Тогда, в порыве отчаяния ли или в приступе нежности, он торжественно поклялся в том, что раз это чудо было подвластно двоим, то и пожинать плоды его потери они тоже должны вместе. Это была практически невыполнимая клятва, и они знали об этом, но клятвы обычно и даются для того, чтобы их однажды нарушить. Они довольно быстро обросли общим жильем, имуществом и знакомыми, причем он усердствовал с удвоенной энергией, словно стараясь привязать себя покрепче к земле подобными путами. Но с каждым днем она все чаще и чаще замечала, с какой тоской с наступлением сумерек он поднимает глаза вверх. К звездам.
В такие минуты она чувствовала себя балластом.
Для того, кто хоть раз вкусил чудес, ноздрями втянул их аромат, все остальное переходит в категорию "постольку поскольку". Это словно наркотик. Даже хуже. Неизбывное желание прикоснуться к подобному таинству хоть еще разочек - это страшной разрушительной силы влечение. Оно пробьет любую плотину, сотрет в порошок самую надежную крепость, снимет скальп с сотни сторожей. И разомкнет любые объятия.
Она знала об этом. И, поэтому, вернувшись однажды домой за полночь и, обнаружив в его стенах лишь темноту и тишину, поняла, что балласт сброшен. Все. Кон-че-но. Без слез, объяснений, уговоров, сообщений на автоответчике и прощальных записок. А когда, вместе со светлеющим востоком в ней почему-то зарделся едва различимый огонек, подогревавший веру в то, что все может измениться, она увидела падающую звезду, которая с безумной скоростью по бездонному небу прочертила безупречно ровную траекторию. Безнадежности.

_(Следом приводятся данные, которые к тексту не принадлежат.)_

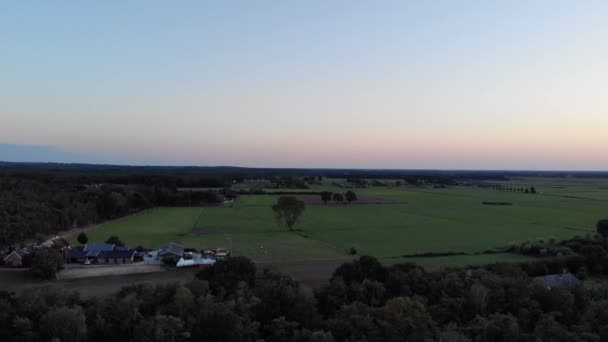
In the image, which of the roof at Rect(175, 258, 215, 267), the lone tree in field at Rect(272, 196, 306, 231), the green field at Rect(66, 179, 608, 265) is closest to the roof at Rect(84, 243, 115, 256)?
the green field at Rect(66, 179, 608, 265)

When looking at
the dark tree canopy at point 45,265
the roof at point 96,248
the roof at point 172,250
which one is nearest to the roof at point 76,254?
the roof at point 96,248

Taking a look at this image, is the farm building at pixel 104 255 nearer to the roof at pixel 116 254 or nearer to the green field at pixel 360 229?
the roof at pixel 116 254

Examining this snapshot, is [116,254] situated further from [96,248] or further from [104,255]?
[96,248]

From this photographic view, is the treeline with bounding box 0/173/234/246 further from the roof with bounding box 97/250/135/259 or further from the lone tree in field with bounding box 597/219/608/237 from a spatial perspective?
the lone tree in field with bounding box 597/219/608/237

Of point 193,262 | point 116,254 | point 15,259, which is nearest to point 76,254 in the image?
point 116,254

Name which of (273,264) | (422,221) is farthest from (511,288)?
(422,221)

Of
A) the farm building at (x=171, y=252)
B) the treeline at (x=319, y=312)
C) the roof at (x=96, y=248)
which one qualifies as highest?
the treeline at (x=319, y=312)

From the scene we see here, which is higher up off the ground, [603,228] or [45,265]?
[603,228]
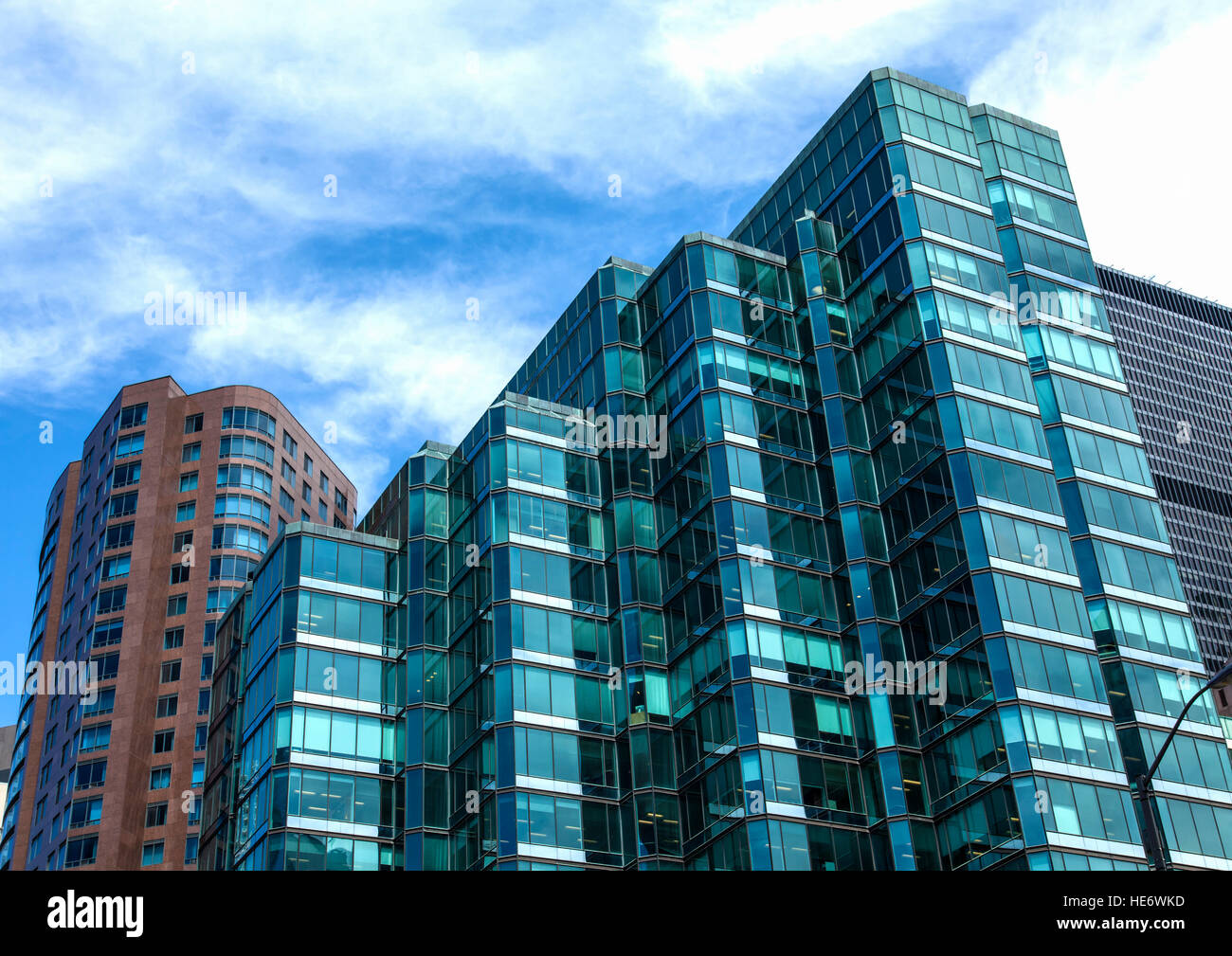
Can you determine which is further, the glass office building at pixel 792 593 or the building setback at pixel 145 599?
the building setback at pixel 145 599

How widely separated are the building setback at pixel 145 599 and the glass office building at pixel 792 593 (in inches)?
1259

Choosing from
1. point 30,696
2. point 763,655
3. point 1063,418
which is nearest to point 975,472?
point 1063,418

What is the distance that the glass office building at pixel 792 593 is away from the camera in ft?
208

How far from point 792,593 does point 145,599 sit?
228ft

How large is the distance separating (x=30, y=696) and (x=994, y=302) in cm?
9815

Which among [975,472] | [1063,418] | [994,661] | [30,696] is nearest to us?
[994,661]

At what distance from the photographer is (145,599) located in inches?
4739

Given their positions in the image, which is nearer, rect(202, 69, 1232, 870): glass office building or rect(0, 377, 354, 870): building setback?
rect(202, 69, 1232, 870): glass office building

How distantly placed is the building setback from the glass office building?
1259 inches

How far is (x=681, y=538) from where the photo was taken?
74125mm

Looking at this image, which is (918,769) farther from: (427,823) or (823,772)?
(427,823)

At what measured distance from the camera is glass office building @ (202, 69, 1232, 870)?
208 ft

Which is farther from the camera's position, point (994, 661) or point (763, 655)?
point (763, 655)
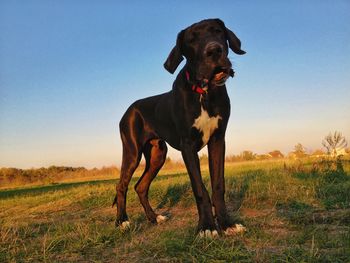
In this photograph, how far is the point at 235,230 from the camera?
3.88 meters

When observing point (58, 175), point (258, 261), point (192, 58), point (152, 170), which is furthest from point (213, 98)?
point (58, 175)

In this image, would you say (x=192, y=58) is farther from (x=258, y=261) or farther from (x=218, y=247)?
(x=258, y=261)

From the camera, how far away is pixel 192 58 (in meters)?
4.23

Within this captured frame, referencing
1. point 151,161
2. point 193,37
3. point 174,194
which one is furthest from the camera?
point 174,194

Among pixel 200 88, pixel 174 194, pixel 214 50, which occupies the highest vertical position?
pixel 214 50

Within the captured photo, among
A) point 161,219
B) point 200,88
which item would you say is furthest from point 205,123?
point 161,219

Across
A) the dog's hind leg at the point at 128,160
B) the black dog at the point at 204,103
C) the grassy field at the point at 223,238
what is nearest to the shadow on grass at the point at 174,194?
the grassy field at the point at 223,238

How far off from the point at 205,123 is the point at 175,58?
0.78m

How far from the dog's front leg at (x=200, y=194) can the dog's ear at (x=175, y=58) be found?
33.3 inches

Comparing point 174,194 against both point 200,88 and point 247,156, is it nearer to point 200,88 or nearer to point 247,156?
point 200,88

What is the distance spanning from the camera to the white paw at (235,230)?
383 cm

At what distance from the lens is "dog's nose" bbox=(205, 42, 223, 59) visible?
12.1ft

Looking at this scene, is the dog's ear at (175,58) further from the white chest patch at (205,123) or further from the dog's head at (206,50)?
the white chest patch at (205,123)

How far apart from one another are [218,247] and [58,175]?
2648 cm
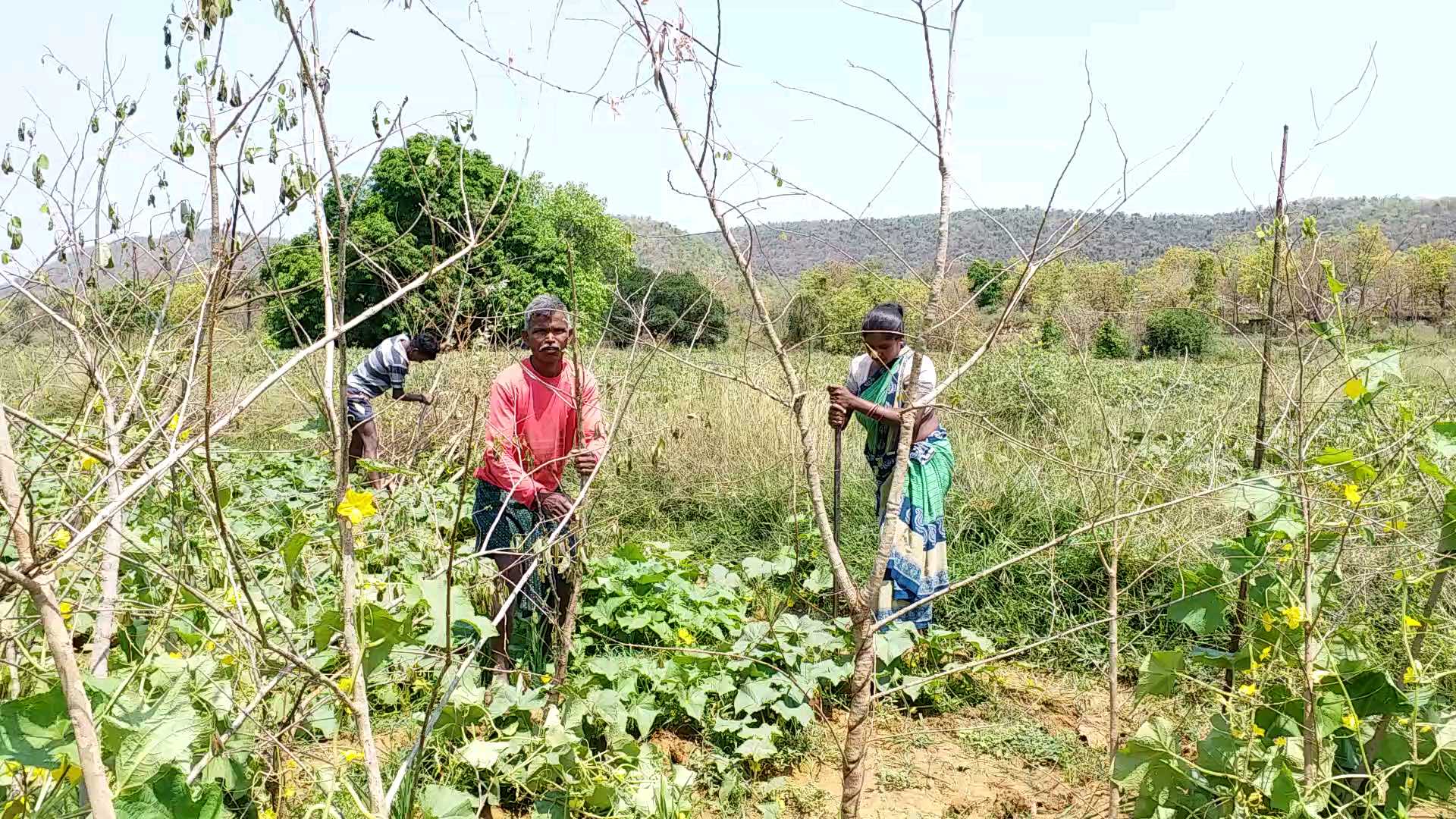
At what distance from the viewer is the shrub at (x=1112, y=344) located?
17078 millimetres

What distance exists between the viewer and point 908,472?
3.79m

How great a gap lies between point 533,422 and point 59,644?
236 centimetres

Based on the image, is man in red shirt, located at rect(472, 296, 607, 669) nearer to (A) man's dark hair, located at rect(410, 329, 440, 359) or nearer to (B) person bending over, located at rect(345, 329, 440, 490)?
(B) person bending over, located at rect(345, 329, 440, 490)

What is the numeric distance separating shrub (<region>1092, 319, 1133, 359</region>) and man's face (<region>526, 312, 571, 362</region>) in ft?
48.6

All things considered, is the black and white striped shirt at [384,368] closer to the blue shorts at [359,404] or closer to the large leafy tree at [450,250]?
the blue shorts at [359,404]

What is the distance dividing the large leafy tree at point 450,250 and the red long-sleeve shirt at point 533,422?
0.28 m

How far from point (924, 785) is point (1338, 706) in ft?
4.65

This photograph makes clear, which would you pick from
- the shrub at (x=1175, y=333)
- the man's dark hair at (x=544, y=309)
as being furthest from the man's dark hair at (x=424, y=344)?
the shrub at (x=1175, y=333)

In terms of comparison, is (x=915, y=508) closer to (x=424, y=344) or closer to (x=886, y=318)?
(x=886, y=318)

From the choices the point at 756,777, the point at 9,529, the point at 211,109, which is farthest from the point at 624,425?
the point at 9,529

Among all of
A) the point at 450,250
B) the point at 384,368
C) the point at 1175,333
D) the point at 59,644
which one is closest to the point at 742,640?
the point at 59,644

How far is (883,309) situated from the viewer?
390cm

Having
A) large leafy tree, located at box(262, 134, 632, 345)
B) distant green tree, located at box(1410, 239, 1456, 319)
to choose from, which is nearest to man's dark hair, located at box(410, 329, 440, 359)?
large leafy tree, located at box(262, 134, 632, 345)

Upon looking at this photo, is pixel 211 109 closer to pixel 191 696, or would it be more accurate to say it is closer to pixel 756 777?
pixel 191 696
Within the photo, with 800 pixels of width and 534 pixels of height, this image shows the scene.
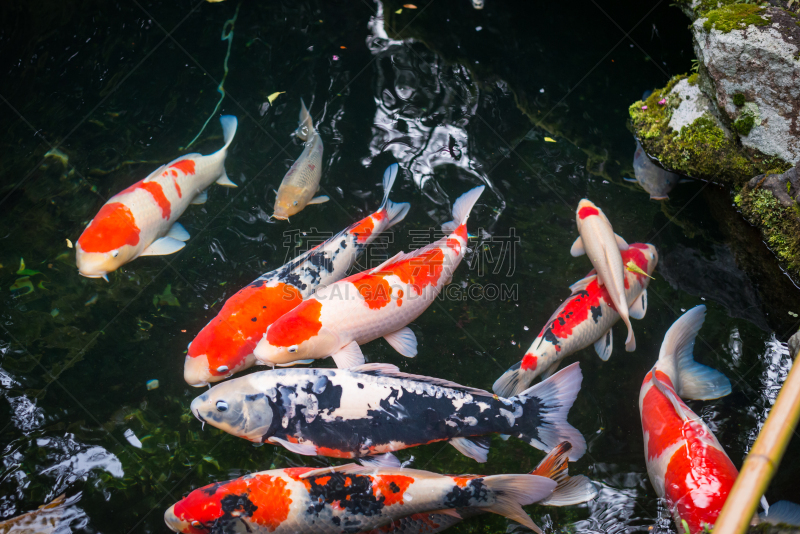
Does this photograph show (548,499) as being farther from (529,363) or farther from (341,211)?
(341,211)

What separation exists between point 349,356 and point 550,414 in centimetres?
155

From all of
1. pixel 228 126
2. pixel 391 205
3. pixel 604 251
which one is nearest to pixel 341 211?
pixel 391 205

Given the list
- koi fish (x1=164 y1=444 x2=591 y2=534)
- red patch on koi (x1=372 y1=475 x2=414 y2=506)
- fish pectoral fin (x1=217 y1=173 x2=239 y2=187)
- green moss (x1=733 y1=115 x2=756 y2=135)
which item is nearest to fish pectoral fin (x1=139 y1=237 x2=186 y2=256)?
fish pectoral fin (x1=217 y1=173 x2=239 y2=187)

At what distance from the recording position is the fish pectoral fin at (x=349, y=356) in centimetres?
378

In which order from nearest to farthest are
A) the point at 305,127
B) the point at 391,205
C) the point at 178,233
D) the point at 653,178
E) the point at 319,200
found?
1. the point at 391,205
2. the point at 178,233
3. the point at 319,200
4. the point at 653,178
5. the point at 305,127

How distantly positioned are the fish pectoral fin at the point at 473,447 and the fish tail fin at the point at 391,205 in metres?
2.15

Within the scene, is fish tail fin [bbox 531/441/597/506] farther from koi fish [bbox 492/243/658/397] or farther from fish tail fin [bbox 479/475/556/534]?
koi fish [bbox 492/243/658/397]

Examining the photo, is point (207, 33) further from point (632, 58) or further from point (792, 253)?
point (792, 253)

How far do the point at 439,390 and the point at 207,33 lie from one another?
5933 mm

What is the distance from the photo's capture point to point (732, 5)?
4.92m

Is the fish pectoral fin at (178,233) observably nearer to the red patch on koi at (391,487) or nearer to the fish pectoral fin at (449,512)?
the red patch on koi at (391,487)

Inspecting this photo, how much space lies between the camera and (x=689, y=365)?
12.7 ft

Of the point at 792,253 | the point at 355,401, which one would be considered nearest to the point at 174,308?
the point at 355,401

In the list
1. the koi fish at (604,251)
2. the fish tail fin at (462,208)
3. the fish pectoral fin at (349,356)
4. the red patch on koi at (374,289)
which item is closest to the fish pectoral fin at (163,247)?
the red patch on koi at (374,289)
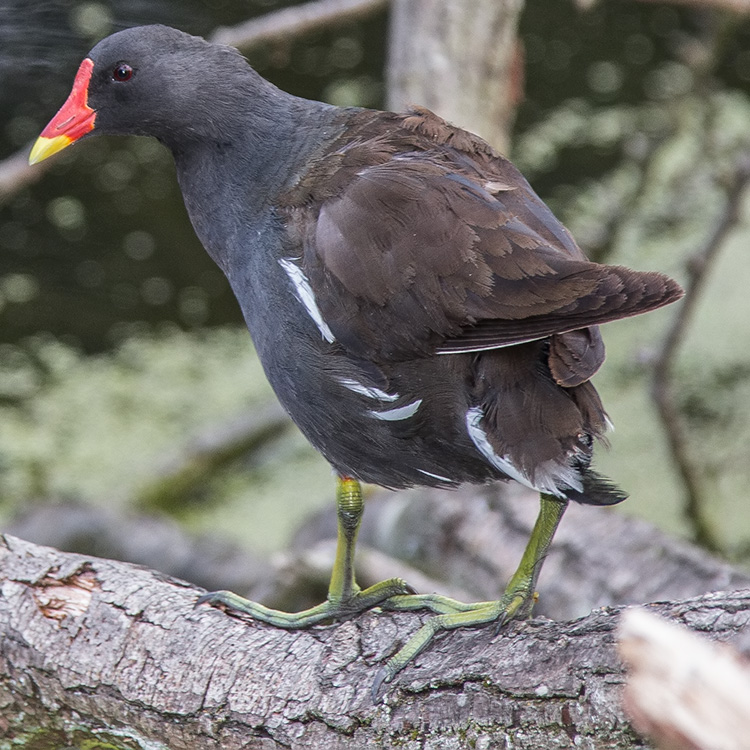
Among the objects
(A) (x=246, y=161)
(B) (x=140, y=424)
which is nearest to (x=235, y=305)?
(B) (x=140, y=424)

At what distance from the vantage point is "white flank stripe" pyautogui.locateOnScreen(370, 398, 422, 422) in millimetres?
1604

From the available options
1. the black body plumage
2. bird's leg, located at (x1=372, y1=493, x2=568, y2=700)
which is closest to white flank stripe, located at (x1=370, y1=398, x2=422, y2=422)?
the black body plumage

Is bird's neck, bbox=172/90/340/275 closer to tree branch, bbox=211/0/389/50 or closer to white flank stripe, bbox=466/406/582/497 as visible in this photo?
white flank stripe, bbox=466/406/582/497

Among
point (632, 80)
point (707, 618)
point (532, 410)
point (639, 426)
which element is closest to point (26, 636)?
point (532, 410)

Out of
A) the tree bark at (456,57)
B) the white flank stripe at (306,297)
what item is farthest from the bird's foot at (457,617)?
the tree bark at (456,57)

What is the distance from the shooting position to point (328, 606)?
1925 mm

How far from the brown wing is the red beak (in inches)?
21.0

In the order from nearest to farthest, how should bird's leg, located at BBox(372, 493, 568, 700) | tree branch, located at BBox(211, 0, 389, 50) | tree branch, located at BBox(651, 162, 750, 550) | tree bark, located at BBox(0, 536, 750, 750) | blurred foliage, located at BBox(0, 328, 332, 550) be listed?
1. tree bark, located at BBox(0, 536, 750, 750)
2. bird's leg, located at BBox(372, 493, 568, 700)
3. tree branch, located at BBox(211, 0, 389, 50)
4. tree branch, located at BBox(651, 162, 750, 550)
5. blurred foliage, located at BBox(0, 328, 332, 550)

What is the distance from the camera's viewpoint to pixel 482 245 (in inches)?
59.4

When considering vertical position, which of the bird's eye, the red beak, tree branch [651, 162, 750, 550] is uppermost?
the bird's eye

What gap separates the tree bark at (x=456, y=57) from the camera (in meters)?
2.85

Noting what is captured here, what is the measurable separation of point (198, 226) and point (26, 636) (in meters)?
0.75

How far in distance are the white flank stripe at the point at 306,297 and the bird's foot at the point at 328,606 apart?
518 millimetres

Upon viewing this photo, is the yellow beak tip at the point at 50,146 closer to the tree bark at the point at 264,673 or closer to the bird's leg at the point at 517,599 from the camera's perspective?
the tree bark at the point at 264,673
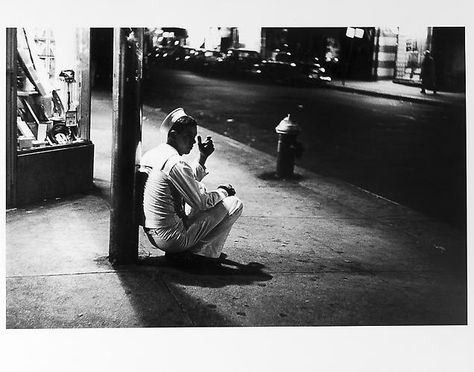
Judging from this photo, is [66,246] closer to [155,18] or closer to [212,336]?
[212,336]

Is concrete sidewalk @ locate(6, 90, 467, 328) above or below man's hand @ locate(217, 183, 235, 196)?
below

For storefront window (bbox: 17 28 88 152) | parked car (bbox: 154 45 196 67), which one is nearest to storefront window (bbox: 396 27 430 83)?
parked car (bbox: 154 45 196 67)

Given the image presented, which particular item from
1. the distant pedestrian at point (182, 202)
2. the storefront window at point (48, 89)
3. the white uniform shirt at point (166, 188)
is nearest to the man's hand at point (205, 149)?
the distant pedestrian at point (182, 202)

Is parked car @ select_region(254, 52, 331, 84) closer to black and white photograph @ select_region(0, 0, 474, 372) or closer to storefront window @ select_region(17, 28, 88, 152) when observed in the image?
black and white photograph @ select_region(0, 0, 474, 372)

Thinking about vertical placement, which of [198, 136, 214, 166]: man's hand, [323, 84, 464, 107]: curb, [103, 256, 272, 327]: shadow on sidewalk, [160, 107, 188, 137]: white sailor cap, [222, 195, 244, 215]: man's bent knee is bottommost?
[103, 256, 272, 327]: shadow on sidewalk

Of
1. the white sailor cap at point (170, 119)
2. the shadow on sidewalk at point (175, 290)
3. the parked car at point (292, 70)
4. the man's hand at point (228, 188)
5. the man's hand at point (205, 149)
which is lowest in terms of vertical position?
the shadow on sidewalk at point (175, 290)

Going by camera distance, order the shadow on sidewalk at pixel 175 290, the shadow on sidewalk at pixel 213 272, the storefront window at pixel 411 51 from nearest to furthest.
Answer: the shadow on sidewalk at pixel 175 290 < the shadow on sidewalk at pixel 213 272 < the storefront window at pixel 411 51

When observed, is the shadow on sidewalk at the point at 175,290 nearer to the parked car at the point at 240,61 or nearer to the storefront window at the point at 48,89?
the storefront window at the point at 48,89

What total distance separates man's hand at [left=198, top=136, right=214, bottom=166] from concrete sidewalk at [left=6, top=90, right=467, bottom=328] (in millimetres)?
46

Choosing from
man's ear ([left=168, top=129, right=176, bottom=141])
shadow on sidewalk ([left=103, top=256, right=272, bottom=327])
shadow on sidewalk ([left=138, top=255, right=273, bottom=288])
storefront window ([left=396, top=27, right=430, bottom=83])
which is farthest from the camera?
storefront window ([left=396, top=27, right=430, bottom=83])

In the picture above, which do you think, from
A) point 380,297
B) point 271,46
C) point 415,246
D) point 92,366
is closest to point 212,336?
point 92,366

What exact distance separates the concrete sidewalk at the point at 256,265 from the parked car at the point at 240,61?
0.45 metres

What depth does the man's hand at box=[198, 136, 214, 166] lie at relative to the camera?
11.8 ft

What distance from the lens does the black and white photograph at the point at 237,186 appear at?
132 inches
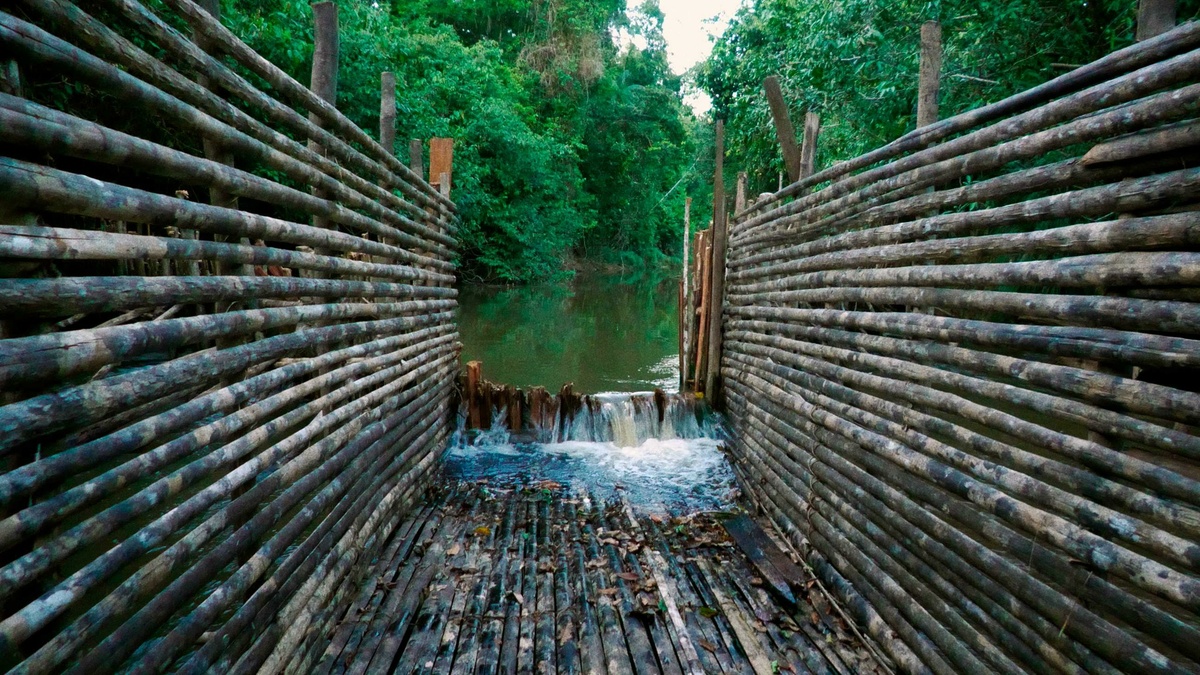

Словно прощальный росчерк.
Они больше не виделись.
Белесая полоса уже переместилась на восток, подкрасилась, припудрилась, принарядилась прозрачным газом кучевых облаков и при полной боевой раскраске приготовилась к торжественной встрече солнца. Настало время покидать наблюдательную площадку, спускаться вниз, в будни, в еще один день жизни. И искать в его глубине ту потаенную тропинку, которая сможет вывести еще к одному чуду, пусть даже и не к такому головокружительному, как то, что выпало ей однажды. И она была благодарна. Судьбе, жизни, ему. За то, что ей довелось испытать
Вдруг она заметила, что одна из звезд отцепилась от небесного свода и стремительно понеслась вниз, оставляя за собой сверкающий след. Провожая ее полет глазами, ей удалось на несколько мгновений ощутить рев ветра в ушах, густоту разрезаемого телом воздуха... Вспомнить, как это бывает. Падать.
И когда мелькнувший на небе след метеора исчез где-то за укрытым домами горизонтом, она медленно поднялась и пошла к выходу на чердак. К воротам в реальность. Не замечая того, что между ее ступнями и битумом крыши есть небольшой просвет. Сантиметров пять. Чистого утреннего воздуха.